Berger takes to solitary nocturnal wandering around the town, and meets a stranger, Rogers, to whom he begins to open up about his recent experiences, albeit while pretending that he is a "friend" of the man involved. Berger and Rogers begin to meet up frequently on their night-time wanderings, and one night, as they part company outside Berger's home, Helen unexpectedly opens the door and invites Rogers in for supper. As they talk, she realizes that her husband has chosen to confide in a stranger rather than her and feels hurt and betrayed. In her distress, she reveals to Berger that their son too is being shunned by his schoolmates and taunted by the allegation that his father is a coward, but has been trying to keep this from Berger, not wanting to add to his unhappiness.

The Bergers' relationship deteriorates to the point where they are completely alienated from one another. Seeing this, Rogers eventually admits to Berger that he and his brother were the Post Office robbers, and his brother has since been killed in an accident. Moreover, he lives in the same lodging-house as Andersson, and the robbery was only planned as a consequence of Andersson's constant chatter about the large amount of cash held in the office and when it was most readily accessible. He states that he certainly would have shot Berger had he fought back, but now genuinely regrets the turmoil he has caused to his life, and goes on to reveal that Andersson's injury was not a result of fearless bravery, but happened rather when he ran into a doorframe in his panic to escape.

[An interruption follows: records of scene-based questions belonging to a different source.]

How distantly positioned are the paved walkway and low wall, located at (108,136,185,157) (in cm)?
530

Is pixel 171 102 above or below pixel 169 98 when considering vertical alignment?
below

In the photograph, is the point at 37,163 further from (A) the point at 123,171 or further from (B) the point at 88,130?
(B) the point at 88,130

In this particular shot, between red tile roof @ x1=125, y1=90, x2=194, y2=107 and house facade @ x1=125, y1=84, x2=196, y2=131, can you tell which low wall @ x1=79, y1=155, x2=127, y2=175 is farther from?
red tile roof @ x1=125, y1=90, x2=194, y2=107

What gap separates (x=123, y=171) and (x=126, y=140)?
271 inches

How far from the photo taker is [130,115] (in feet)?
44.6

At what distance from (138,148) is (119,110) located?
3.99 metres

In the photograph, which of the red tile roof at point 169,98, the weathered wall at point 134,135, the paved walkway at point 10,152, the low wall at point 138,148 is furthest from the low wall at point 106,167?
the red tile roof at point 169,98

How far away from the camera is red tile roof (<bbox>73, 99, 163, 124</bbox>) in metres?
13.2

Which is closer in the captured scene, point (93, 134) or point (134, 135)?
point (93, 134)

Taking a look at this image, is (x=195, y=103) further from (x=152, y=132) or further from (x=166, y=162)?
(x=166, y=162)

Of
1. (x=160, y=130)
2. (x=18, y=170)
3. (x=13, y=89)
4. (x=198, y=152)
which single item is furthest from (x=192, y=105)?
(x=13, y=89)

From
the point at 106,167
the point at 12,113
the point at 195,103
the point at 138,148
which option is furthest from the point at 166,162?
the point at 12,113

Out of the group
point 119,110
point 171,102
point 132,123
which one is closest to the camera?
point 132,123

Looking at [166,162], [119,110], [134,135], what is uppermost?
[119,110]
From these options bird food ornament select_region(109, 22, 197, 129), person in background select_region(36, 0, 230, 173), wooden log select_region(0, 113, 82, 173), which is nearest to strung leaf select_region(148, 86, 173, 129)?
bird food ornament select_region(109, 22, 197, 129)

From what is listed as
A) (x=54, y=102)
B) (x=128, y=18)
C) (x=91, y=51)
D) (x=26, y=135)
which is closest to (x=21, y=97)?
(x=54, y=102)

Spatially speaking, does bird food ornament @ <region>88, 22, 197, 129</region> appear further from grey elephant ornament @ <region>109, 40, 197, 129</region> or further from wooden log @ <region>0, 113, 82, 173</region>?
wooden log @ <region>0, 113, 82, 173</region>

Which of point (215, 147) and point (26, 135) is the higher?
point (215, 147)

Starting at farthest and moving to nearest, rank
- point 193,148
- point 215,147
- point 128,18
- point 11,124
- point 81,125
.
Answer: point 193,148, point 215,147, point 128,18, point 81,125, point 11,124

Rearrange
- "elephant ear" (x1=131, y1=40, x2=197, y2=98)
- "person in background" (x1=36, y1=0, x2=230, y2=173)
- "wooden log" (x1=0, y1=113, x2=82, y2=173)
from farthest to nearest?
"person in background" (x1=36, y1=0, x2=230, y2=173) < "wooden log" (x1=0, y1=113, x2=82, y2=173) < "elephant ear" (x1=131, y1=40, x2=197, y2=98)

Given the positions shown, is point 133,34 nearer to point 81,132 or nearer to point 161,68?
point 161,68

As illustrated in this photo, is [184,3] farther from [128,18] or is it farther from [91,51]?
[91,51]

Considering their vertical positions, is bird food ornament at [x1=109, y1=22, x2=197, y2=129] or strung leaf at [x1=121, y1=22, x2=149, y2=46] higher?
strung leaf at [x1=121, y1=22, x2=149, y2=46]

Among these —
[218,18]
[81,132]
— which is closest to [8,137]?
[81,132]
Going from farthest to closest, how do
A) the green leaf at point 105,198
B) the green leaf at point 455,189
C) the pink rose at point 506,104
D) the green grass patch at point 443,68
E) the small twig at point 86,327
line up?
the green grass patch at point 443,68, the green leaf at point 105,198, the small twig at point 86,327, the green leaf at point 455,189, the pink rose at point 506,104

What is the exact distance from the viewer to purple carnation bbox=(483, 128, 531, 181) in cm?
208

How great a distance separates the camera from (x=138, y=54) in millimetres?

Appalled to discover Andersson's hypocrisy and the craven manner in which he has glorified in his unwarranted heroic status, Berger borrows Rogers' gun and stages another incident in which he exposes Andersson for the man of straw he really is. Having exorcised his demons he returns home to Helen feeling vindicated, and she realizes that their relationship can get back on an even keel.

==Cast==
- Patrick McGoohan as Erik Berger
- Virginia McKenna as Helen Berger
- Bill Travers as Andersson
- Alf Kjellin as Rogers
- Noel Willman as Johnson
- Dorothy Alison as Esther Kester
- Peter Vaughan as John Kester
- Isa Quensel as Miss Larousse
- Derek Francis as Broms
- Michael Crawford as Nils Lindwall
- John Moulder-Brown as Rolf Berger
- Georg Skarstedt as Torp
- Mona Geijer-Falkner as Mrs. Holm
- Torsten Lilliecrona as the doctor
- Alan Rothwell as Karlson
- Pauline Jameson as Miss Larsen
- Marianne Nielsen as Miss Lind
- Peter Bathurst as Engelhardt

==Production==
Two Living, One Dead was shot on location in Stockholm County, with local studio facilities in the Swedish capital also being used. Asquith used several Swedish crew members and actors in the film.